She didn’t say anything for a moment, and then she nodded. “Yes. And you. You did ask me to marry you.”

“Anything is possible,” Logan said stoically.

“All right. And then I had this notion that A.J. might have been killed for one of two reasons: so somebody else could step into his place or so that I would be set up for murder. If I were convicted, someone else could move in and take control.”

“I had that thought myself,” Logan said.

“I remember.”

“Is that everything?”

“Isn’t that enough?”

He was quiet for a long time. “It’s a lot,” he said at last, but he didn’t say what he was really thinking, that it was Maggie herself who seemed to be the focus of all these incidents. It scared him. He didn’t want to ask if she were scared; he wasn’t sure she recognized the danger. He didn’t even know how to define it. “There is one
easy answer.”

“I know what it is, too. You want me to marry you,” she said, and a faint note of resentment crept into her voice. She didn’t want him to pursue it. She didn’t want to think about it, because then she would have to make a decision about it, and she was in no fit state to decide anything.

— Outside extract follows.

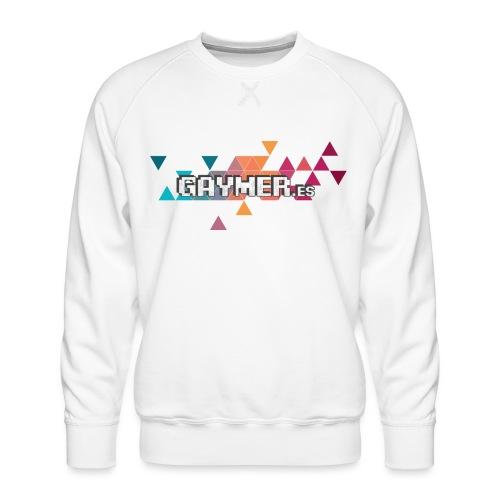 Logo Gaymer.es - Sudadera premium para hombre
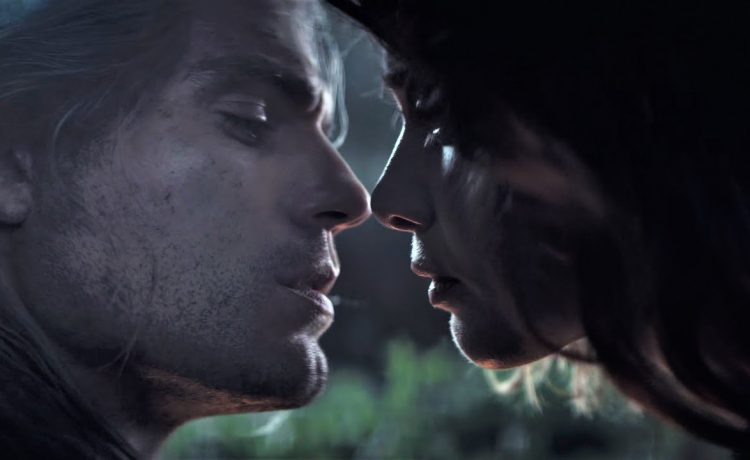 'The Witcher' Sex Scenes, Ranked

“I was going to say you could walk away from the whole thing,” he said mildly. “You don’t have to marry anybody if you don’t want to.”

“You mean disappear?”

“More or less.”

“And leave Dennis with all Frank’s money sitting in limbo? Don’t be silly, Logan.”

“It was just a thought, Maggie.”

“I suppose
your
limbo would be to immure me at the ranch?”

“It could have been,” he said regretfully. “You do what you want to, Maggie. You always have.”

“You just want to force me to say yes to your proposal,” she accused him.

“Not hardly. I don’t want to force you into anything. But you will be forced to deal with these circumstances, including the fact I want you and I want to marry you, and the fact that our lovemaking may produce still another complication in your life. I don’t think I’m going to touch you again, Maggie. I think you have too much to handle now.”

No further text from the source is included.